-------- Records --------
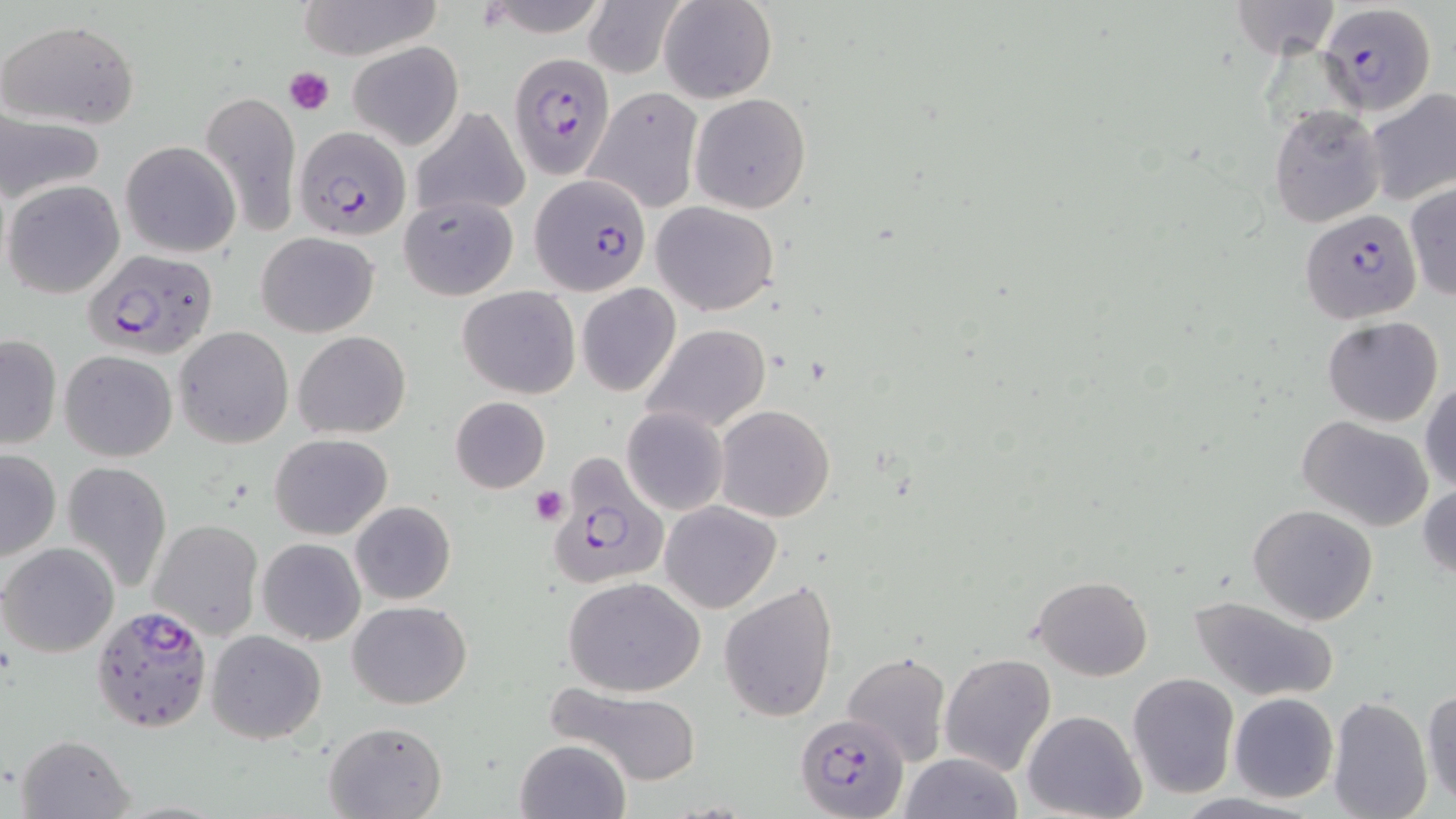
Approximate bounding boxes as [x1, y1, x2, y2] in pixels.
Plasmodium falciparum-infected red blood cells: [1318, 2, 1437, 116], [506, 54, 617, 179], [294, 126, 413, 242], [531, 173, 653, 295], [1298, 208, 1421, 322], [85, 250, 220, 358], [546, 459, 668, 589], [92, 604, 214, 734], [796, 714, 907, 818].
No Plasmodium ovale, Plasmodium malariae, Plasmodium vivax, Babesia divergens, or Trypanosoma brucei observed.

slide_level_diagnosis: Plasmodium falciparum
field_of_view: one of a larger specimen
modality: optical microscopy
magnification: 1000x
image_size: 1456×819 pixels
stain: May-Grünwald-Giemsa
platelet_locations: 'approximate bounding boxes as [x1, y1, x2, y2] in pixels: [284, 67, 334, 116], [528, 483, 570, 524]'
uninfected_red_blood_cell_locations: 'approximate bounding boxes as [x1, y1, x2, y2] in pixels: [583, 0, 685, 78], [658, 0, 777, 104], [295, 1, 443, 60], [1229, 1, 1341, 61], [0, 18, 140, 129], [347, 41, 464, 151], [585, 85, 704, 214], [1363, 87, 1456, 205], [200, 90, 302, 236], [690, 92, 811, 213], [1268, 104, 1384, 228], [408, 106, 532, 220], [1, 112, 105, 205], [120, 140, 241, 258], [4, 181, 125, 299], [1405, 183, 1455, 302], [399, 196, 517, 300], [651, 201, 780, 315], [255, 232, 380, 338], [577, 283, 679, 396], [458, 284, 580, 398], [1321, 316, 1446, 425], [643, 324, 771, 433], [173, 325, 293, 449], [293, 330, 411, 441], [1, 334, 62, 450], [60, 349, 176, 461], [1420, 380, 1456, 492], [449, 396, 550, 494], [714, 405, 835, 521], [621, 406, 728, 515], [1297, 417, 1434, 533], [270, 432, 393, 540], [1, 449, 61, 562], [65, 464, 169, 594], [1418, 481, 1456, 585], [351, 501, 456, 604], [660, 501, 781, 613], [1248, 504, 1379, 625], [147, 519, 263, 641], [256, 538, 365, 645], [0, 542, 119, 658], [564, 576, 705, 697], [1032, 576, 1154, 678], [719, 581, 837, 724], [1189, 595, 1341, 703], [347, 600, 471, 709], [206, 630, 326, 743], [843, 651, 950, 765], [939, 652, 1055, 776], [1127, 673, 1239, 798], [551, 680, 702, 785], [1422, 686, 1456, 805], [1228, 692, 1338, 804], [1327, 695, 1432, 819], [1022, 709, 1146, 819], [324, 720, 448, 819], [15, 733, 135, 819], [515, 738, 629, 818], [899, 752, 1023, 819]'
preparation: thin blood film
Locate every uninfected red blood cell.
--------
Work request
The expected result is a copy of each line in the records where "falciparum" appears.

Solution to the exercise
Plasmodium falciparum-infected red blood cells: [1318, 2, 1437, 116], [506, 54, 617, 179], [294, 126, 413, 242], [531, 173, 653, 295], [1298, 208, 1421, 322], [85, 250, 220, 358], [546, 459, 668, 589], [92, 604, 214, 734], [796, 714, 907, 818].
slide_level_diagnosis: Plasmodium falciparum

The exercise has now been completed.